-- Start INPUT FOR THIS TASK --
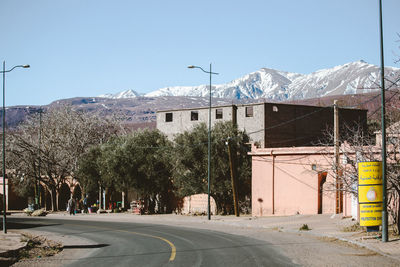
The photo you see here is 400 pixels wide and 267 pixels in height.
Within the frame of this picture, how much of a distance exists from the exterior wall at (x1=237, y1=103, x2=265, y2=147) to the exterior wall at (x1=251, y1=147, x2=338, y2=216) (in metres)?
8.32

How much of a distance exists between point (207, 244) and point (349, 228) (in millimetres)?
7328

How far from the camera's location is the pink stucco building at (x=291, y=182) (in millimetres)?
34375

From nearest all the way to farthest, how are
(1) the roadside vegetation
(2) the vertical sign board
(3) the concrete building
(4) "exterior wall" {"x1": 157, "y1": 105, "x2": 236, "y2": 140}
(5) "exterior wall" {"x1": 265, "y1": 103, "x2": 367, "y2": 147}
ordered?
(2) the vertical sign board < (1) the roadside vegetation < (3) the concrete building < (5) "exterior wall" {"x1": 265, "y1": 103, "x2": 367, "y2": 147} < (4) "exterior wall" {"x1": 157, "y1": 105, "x2": 236, "y2": 140}

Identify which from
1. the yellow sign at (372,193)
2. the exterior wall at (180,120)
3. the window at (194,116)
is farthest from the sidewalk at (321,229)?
the window at (194,116)

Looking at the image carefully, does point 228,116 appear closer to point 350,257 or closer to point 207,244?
point 207,244

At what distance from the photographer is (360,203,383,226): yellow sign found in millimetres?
18031

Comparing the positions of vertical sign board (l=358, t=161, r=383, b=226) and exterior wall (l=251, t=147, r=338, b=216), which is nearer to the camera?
vertical sign board (l=358, t=161, r=383, b=226)

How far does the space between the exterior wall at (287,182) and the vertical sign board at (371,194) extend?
14725mm

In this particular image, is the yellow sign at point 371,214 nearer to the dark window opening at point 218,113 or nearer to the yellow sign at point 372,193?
the yellow sign at point 372,193

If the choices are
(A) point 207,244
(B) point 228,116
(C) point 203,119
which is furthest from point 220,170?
(A) point 207,244

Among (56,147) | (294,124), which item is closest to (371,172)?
(294,124)

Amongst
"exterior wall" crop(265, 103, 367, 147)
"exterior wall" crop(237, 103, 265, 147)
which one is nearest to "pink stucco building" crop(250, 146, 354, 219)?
"exterior wall" crop(237, 103, 265, 147)

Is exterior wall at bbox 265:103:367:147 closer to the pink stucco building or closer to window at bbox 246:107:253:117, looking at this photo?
window at bbox 246:107:253:117

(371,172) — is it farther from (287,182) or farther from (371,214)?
(287,182)
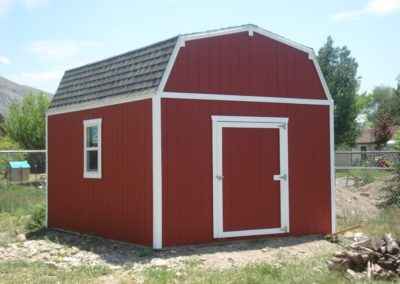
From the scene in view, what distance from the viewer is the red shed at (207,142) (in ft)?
34.8

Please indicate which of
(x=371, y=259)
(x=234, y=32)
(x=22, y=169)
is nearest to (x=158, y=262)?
(x=371, y=259)

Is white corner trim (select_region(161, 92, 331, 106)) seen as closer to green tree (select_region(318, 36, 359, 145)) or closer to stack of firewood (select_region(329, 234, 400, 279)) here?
stack of firewood (select_region(329, 234, 400, 279))

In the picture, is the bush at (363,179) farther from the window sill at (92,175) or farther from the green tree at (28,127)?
the green tree at (28,127)

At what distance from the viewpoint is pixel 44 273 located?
8.84 m

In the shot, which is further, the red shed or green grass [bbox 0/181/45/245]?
green grass [bbox 0/181/45/245]

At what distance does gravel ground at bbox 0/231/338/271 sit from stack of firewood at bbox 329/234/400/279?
1.44m

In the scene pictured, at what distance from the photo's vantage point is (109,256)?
1027 centimetres

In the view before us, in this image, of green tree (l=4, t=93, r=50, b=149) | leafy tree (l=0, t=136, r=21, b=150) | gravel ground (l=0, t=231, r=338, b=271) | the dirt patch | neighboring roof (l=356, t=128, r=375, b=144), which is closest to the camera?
gravel ground (l=0, t=231, r=338, b=271)

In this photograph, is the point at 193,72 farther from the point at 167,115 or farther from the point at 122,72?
the point at 122,72

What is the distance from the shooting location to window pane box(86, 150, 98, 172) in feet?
41.3

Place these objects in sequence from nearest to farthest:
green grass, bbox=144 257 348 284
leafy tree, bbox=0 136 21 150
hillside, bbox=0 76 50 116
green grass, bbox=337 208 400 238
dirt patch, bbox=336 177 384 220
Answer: green grass, bbox=144 257 348 284, green grass, bbox=337 208 400 238, dirt patch, bbox=336 177 384 220, leafy tree, bbox=0 136 21 150, hillside, bbox=0 76 50 116

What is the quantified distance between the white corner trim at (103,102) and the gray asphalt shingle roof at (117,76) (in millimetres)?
102

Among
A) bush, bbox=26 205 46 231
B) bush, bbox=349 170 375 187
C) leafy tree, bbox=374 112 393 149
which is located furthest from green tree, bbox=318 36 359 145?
bush, bbox=26 205 46 231

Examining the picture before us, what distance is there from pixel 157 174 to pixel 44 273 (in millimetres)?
2536
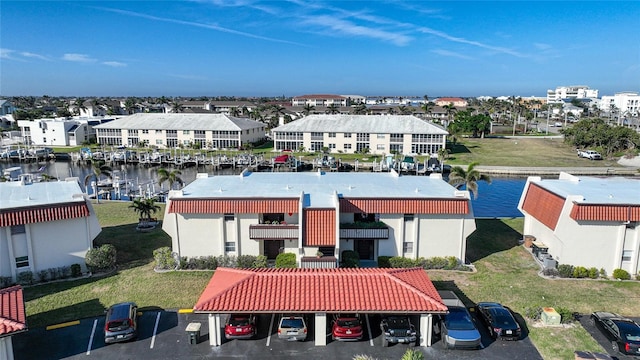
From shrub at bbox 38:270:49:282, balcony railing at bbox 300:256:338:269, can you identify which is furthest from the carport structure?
shrub at bbox 38:270:49:282

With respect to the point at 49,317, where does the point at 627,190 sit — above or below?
above

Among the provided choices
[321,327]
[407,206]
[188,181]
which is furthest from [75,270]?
[188,181]

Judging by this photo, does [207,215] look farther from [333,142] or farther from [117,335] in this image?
A: [333,142]

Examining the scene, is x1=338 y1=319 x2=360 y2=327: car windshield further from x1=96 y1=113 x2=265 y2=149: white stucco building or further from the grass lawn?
x1=96 y1=113 x2=265 y2=149: white stucco building

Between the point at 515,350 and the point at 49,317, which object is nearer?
the point at 515,350

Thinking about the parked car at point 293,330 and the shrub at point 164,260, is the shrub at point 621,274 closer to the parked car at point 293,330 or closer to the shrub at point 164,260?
the parked car at point 293,330

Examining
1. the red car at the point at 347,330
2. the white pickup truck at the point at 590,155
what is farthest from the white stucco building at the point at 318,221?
the white pickup truck at the point at 590,155

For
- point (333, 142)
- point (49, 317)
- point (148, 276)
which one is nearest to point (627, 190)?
point (148, 276)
-- End INPUT FOR THIS TASK --
**BRIEF:** Can you render the lines from the one containing "Between the point" through the end of the records as a Markdown table with the columns Index and Content, leaving out blank lines?

**COMPLETED EXERCISE:**
| Index | Content |
|---|---|
| 1 | Between the point at 515,350 and the point at 49,317, which object is nearer? |
| 2 | the point at 515,350 |
| 3 | Thinking about the parked car at point 293,330 and the shrub at point 164,260, is the shrub at point 621,274 closer to the parked car at point 293,330 or closer to the shrub at point 164,260? |
| 4 | the parked car at point 293,330 |
| 5 | Examining |
| 6 | 1. the red car at the point at 347,330 |
| 7 | 2. the white pickup truck at the point at 590,155 |
| 8 | what is farthest from the white stucco building at the point at 318,221? |
| 9 | the white pickup truck at the point at 590,155 |
| 10 | For |
| 11 | - point (333, 142) |
| 12 | - point (49, 317) |
| 13 | - point (148, 276) |
| 14 | which one is nearest to point (627, 190)? |
| 15 | point (148, 276) |